Transcribe verbatim the part of the GetDFPData passage below, from "GetDFPData is specially" up to and including "glimpse(df.reports )".

— START OF Passage shown —

GetDFPData is specially designed for handling large scale download of data. Let’s build a case with three randomly selected active companies:

my.companies <- c("COMPANHIA CELG DE PARTICIPAÇÕES", "DOHLER S.A.", "KLABIN S.A.")

first.date <- '2012-01-31'
last.date  <- '2017-01-31'

df.reports <- gdfpd.GetDFPData(name.companies = my.companies, 
                                  first.date = first.date,
                                  last.date = last.date)

And now we can check the resulting tibble:

glimpse(df.reports )

## Observations: 3
## Variables: 33
## $ company.name                  <chr> "KLABIN S.A.", "COMPANHIA CELG D...
## $ company.code                  <int> 12653, 21393, 5207
## $ company.tickers               <chr> "KLBN11;KLBN3;KLBN4", "GPAR3", "...
## $ min.date                      <date> 2012-12-31, 2012-12-31, 2012-12-31
## $ max.date                      <date> 2016-12-31, 2016-12-31, 2016-12-31
## $ n.periods                     <int> 5, 5, 5
## $ company.segment               <chr> "Corporate Governance - Level 2"...

— END OF Passage shown —
— START OF Provided data —

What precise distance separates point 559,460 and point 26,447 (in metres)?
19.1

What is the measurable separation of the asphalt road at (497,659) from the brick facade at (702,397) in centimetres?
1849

— END OF Provided data —

Result ▸
GetDFPData is specially designed for handling large scale download of data. Let’s build a case with three randomly selected active companies:

my.companies <- c("COMPANHIA CELG DE PARTICIPAÇÕES", "DOHLER S.A.", "KLABIN S.A.")

first.date <- '2012-01-31'
last.date  <- '2017-01-31'

df.reports <- gdfpd.GetDFPData(name.companies = my.companies, 
                                  first.date = first.date,
                                  last.date = last.date)

And now we can check the resulting tibble:

glimpse(df.reports )